Pakistan Industrial and Traders Associations Front (PIAF) has linked the success of the Trade Policy to the availability of cheaper electricity, uninterrupted supply of gas, withdrawal of raise in the prices of petroleum products and a cut in mark up rates.
Ishaq Abbasi said fundamentals are strong in Pak economy and with little efforts and positive news and initiatives, the country's economy can take a jump start.
According to PIAF Vice Chairman Khawaja Shahzeb Akram, the government would have to concentrate on hydropower generation as thermal electricity would not only be very costly but it would also increase import bill. Thermal power units could be a stopgap arrangement, but their use for a long term would hit the economy hard. He was of the view that the industrial production would remain sluggish and all the targets of trade policy would remain unfulfilled unless and until measures were taken to expedite industrial activities by reducing cost of doing business.
A leader of PIAF, Irfan Qaiser Sheikh said the trade policy would leave a positive impact, particularly the provision of subsidy on inland freight and insurance cover to the foreign buyers who are presently reluctant to visit Pakistan, would play a key role in giving boost to the country's exports. He was of the view that the trade policy would help reduce increasing trade deficit.
Lahore Chamber of Commerce and Industry (LCCI) appreciated the federal government for accepting a number of its demands in the new trade policy. It called for technological advancement to cope with multiple challenges being faced by the local industry.
The LCCI President Mian Muzaffar Ali said the establishment of Hedge Fund would play an important role to support the business community. The life insurance cover to the international buyers intending to visit Pakistan would help enhance the country's exports while the inland freight subsidy announced in the policy would give a boost to the export oriented industries, which in turn would help stabilize the country's economy, he said.
The government would have to take and implement a proper strategy to overcome supply side constraints, including the development of infrastructure, he added.
Senior Vice President Tahir Javed Malik said the hedge fund would help contain the cost of capital, cost of imports and inflation for export-oriented industries by bearing the additional cost from the fund.

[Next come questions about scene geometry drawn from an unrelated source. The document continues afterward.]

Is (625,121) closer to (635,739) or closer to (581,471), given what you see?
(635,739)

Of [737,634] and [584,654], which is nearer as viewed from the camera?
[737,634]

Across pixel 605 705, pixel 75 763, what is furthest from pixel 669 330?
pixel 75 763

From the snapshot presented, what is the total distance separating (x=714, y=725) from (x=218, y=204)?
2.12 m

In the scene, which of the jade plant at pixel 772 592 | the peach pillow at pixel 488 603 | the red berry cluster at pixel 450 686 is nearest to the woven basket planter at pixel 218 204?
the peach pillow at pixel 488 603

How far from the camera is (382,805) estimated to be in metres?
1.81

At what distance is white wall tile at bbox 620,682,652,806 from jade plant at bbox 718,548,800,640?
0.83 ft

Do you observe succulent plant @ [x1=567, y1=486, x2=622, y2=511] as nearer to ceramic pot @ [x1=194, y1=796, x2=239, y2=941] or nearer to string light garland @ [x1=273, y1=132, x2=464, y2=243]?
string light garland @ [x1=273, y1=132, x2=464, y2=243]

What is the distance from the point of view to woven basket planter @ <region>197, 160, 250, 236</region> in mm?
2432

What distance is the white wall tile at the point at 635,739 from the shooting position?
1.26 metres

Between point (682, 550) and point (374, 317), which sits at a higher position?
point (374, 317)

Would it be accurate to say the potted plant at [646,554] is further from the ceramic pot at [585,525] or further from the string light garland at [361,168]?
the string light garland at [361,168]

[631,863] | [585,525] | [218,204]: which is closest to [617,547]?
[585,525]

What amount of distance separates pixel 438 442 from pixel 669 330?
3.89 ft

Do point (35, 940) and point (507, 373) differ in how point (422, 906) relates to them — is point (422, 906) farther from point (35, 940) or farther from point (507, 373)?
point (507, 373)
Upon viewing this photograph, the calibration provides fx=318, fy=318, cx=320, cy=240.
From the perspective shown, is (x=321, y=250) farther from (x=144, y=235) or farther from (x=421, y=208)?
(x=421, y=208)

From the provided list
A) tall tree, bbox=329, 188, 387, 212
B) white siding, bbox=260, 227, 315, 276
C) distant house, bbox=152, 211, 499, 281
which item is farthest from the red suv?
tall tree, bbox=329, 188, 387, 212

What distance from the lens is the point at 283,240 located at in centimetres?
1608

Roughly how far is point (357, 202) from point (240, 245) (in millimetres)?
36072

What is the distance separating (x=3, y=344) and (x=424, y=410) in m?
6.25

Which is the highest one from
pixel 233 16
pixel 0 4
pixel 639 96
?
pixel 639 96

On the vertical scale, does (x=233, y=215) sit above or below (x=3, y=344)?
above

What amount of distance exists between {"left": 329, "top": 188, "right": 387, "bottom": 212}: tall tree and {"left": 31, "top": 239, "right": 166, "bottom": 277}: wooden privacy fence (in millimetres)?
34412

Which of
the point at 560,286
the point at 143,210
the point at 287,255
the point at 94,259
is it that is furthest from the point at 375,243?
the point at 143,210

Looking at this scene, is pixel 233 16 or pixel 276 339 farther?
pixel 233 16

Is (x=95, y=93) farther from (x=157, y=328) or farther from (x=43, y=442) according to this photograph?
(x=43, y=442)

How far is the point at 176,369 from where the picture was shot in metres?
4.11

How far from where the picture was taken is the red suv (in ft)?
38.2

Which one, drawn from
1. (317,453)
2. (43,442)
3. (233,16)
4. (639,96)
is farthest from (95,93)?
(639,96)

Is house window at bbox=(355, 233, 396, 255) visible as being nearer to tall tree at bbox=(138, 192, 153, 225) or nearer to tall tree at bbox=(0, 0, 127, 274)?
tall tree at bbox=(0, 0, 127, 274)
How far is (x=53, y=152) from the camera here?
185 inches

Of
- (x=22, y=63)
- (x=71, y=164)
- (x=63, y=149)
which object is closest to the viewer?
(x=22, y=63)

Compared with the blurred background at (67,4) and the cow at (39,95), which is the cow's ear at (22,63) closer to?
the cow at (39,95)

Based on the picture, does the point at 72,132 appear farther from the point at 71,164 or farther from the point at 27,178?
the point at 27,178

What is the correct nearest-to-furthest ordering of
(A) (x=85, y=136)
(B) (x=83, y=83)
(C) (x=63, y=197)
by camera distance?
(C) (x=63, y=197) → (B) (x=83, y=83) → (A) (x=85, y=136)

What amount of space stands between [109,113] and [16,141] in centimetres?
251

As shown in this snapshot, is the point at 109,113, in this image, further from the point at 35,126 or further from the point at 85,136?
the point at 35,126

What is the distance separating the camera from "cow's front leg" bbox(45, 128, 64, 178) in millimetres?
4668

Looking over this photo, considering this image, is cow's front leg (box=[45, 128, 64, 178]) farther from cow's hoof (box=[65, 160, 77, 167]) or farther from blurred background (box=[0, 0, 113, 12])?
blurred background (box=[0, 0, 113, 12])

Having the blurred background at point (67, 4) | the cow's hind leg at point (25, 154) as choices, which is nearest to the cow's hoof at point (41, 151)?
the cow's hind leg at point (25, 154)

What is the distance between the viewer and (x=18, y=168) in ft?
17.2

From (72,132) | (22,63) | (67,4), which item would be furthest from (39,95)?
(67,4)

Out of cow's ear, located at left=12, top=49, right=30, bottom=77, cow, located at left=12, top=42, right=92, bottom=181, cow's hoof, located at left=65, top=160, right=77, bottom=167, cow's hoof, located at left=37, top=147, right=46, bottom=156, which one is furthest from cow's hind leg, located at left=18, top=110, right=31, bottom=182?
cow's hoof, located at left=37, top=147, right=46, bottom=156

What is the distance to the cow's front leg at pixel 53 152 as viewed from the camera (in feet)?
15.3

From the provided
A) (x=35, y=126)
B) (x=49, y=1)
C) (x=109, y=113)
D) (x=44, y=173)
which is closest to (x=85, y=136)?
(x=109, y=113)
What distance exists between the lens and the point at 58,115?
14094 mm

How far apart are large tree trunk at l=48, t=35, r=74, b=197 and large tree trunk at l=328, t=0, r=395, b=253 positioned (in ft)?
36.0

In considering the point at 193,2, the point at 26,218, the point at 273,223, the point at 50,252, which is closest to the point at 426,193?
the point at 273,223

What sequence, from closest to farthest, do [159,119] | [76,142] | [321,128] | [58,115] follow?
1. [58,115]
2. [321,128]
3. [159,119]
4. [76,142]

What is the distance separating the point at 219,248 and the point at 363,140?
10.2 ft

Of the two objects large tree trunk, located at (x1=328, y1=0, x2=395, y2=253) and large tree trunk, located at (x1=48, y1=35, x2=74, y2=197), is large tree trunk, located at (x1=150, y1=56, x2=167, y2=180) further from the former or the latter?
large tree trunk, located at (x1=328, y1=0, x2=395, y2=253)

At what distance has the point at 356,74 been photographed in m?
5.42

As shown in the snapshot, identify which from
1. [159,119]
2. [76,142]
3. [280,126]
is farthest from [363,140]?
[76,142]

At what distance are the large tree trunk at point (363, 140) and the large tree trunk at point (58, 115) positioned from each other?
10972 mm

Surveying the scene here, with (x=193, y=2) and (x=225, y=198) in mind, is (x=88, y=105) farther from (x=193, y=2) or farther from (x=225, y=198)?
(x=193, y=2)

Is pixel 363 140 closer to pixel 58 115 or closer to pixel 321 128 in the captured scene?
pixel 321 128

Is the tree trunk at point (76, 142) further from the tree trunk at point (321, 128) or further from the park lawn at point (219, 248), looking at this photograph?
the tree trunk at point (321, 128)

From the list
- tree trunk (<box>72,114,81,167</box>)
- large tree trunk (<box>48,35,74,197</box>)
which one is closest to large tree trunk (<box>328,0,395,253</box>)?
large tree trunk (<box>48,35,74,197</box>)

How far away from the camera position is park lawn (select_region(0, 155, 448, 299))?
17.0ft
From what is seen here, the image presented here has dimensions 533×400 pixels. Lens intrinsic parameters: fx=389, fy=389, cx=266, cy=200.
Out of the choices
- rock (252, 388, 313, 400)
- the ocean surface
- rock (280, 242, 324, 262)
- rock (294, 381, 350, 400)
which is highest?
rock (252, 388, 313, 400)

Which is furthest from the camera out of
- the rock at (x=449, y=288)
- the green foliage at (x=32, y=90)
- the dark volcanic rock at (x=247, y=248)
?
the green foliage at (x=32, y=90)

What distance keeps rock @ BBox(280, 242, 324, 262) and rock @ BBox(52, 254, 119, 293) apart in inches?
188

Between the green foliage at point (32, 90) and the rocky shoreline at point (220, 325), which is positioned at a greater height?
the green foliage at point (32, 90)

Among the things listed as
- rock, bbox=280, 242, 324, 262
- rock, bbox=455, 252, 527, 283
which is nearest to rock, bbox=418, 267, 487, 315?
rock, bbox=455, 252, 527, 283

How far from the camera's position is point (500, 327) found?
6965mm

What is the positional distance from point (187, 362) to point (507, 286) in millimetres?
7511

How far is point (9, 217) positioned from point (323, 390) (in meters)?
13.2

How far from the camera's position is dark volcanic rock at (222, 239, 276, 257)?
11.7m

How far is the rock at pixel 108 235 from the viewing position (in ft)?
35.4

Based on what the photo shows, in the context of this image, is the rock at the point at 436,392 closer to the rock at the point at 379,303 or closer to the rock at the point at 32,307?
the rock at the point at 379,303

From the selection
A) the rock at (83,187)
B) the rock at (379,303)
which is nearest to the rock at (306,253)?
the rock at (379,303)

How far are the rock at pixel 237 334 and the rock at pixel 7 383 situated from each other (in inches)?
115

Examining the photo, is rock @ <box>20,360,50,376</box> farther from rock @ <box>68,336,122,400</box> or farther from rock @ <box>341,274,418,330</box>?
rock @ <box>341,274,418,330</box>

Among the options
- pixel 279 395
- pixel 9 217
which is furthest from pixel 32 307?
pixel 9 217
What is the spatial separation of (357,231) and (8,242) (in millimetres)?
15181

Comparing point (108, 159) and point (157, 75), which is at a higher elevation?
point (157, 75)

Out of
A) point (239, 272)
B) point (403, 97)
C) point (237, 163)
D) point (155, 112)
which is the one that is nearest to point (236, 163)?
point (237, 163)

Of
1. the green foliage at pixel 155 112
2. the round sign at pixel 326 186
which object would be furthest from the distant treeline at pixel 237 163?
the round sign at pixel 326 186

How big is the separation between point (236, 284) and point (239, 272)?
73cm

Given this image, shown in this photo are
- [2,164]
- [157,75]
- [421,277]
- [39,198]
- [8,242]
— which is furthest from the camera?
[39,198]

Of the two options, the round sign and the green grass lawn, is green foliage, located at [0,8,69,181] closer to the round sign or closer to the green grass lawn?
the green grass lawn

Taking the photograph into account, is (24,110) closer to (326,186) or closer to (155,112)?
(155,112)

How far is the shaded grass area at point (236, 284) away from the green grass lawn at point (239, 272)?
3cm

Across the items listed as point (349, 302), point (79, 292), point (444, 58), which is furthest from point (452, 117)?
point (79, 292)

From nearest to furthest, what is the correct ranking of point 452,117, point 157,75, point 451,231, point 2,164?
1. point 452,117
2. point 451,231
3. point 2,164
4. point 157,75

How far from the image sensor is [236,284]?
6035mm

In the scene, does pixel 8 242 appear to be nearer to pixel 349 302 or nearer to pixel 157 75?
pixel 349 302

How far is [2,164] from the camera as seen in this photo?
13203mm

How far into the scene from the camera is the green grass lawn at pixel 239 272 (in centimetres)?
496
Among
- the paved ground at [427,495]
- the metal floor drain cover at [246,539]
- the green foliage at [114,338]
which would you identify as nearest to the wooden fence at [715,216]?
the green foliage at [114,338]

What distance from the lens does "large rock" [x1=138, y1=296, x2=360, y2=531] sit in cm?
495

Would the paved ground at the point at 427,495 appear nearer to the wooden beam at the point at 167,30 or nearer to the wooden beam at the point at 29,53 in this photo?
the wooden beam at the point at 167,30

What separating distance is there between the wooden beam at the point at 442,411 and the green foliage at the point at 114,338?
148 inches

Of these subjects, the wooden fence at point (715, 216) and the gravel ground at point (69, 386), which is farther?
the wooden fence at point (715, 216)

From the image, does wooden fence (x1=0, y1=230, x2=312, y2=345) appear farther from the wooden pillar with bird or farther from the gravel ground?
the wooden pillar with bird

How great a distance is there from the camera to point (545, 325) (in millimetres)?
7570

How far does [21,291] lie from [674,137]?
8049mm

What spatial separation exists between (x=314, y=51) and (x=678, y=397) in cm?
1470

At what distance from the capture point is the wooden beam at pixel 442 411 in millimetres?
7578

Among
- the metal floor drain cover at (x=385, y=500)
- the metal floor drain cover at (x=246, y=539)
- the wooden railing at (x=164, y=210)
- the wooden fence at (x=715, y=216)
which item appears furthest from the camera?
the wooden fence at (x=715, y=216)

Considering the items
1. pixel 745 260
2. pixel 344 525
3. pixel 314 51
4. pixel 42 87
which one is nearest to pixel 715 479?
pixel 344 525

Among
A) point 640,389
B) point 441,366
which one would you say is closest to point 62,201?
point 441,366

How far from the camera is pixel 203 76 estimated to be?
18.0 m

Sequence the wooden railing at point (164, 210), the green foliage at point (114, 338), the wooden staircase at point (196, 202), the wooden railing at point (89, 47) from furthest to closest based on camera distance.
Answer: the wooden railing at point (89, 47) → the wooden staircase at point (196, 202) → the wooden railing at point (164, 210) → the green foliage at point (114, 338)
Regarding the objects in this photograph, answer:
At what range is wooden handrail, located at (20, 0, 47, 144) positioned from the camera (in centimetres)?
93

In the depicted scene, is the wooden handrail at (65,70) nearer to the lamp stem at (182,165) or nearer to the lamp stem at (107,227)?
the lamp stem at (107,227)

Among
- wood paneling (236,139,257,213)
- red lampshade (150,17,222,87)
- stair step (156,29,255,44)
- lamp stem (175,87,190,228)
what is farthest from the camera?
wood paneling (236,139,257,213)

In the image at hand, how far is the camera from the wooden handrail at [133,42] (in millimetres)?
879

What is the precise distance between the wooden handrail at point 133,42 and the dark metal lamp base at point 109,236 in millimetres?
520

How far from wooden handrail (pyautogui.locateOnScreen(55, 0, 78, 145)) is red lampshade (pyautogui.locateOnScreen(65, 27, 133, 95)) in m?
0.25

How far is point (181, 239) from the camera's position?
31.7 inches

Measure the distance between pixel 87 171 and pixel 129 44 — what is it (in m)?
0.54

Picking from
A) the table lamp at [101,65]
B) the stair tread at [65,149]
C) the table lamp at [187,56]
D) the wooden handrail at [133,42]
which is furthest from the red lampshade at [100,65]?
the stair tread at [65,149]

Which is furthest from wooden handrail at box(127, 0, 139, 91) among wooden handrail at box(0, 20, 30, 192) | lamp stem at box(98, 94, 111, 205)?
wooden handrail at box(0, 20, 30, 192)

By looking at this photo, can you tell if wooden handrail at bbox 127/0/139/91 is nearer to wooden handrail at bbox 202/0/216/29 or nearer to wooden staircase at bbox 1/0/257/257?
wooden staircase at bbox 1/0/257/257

Another LCCI member Shamim Akhter asked the government to ensure implementation on the steps announced in the policy for the economic revival of the country. "There is no doubt in it that the policy for a three-year term is bound to yield positive results as it would ensure continuity in trade-related policies that is a long standing demand of the LCCI," she added. The objectives set in the policy are achievable but the exporters need conducive business environment and steps to reduce the cost of doing business to compete in the international market, she added.
She further said the government decision to motivate commercial attaches posted abroad to attract foreign investors would go a long way in the revival of the economy. However, she said the government would have to focus on product diversification to increase to volume of exports to the desired levels.
The Pak-India Business Council has also welcomed the government's decision to grant subsidy and special concession for introduction of new textile engineering products, daily use items, and medicines in the new three-year trade policy (2009-12).
The Council thanked President Asif Ali Zardari, Prime Minister Yousuf Raza Gilani and Commerce Minister Amin Fahim for making the policy for three years, instead of one year. It praised government decision to allow import of used machinery for oil and gas exploration. It also welcomed the decision to allocate 25 percent share to regional trade and hoped that it would be a positive step towards the betterment of strong trade relations with the neighboring countries.